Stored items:

________________________

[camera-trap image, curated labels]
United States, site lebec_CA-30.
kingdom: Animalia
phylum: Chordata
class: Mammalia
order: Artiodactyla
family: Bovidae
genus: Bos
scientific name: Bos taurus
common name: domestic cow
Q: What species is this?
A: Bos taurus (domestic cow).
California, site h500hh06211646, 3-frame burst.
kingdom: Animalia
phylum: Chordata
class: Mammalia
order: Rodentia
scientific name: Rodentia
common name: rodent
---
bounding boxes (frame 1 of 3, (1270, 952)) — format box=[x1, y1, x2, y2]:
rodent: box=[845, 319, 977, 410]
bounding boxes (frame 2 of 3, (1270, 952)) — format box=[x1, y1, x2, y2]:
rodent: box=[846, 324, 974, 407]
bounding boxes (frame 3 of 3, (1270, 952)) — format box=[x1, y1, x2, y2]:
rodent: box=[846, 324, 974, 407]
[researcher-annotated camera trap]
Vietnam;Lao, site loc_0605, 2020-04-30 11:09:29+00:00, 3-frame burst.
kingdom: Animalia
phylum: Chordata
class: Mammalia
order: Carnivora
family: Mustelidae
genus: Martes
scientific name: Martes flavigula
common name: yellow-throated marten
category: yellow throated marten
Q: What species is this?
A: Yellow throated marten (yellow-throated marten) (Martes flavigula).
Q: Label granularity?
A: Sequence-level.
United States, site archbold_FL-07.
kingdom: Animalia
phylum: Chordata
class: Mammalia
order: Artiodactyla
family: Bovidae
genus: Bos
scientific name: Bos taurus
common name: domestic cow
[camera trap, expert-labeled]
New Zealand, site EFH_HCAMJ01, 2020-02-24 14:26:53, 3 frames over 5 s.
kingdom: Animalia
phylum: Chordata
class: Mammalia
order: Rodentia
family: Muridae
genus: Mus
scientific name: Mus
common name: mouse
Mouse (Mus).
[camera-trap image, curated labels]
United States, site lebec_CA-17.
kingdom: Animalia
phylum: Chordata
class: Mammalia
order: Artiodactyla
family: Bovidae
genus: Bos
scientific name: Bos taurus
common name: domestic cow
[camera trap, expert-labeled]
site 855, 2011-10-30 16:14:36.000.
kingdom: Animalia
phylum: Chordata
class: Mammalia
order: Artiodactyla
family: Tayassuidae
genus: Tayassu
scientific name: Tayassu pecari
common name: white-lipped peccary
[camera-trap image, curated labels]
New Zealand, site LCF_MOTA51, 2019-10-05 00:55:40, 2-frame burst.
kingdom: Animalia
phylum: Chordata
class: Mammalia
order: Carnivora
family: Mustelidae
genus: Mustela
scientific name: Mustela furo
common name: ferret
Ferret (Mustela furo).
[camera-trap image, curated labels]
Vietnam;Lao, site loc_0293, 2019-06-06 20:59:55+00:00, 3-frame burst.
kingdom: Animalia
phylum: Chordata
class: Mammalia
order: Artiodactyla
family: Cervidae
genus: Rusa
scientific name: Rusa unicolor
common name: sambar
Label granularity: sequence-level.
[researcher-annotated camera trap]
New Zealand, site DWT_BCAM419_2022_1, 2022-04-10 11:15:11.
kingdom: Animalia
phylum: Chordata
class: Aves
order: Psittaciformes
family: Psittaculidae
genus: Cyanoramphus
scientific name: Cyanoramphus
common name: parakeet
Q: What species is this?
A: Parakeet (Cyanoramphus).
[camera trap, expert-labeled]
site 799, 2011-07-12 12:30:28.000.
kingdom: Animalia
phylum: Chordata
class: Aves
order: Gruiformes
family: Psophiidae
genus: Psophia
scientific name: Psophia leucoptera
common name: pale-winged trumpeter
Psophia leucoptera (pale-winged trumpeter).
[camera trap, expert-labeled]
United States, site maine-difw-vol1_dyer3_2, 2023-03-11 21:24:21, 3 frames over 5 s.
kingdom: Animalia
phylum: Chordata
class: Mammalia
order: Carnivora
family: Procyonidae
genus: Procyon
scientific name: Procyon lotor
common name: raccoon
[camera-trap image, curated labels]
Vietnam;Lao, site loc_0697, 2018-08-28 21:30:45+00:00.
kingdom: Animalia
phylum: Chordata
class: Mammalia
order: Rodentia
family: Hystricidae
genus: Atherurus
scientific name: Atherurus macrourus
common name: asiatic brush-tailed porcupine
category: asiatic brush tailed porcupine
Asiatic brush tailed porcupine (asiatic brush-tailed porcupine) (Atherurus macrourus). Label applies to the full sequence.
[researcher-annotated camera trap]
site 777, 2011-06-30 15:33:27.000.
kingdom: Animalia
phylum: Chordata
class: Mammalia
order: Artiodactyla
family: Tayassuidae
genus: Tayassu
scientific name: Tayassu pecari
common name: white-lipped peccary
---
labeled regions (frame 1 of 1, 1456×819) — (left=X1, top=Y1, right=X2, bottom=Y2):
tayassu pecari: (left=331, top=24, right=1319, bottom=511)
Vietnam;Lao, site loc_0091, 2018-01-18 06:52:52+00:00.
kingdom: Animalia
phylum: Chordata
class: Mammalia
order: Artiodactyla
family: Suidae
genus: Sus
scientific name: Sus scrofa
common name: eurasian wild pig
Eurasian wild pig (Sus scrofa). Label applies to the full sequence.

________________________

Activity: Go through the entries and copy every line with "over".

Expected answer:
New Zealand, site EFH_HCAMJ01, 2020-02-24 14:26:53, 3 frames over 5 s.
United States, site maine-difw-vol1_dyer3_2, 2023-03-11 21:24:21, 3 frames over 5 s.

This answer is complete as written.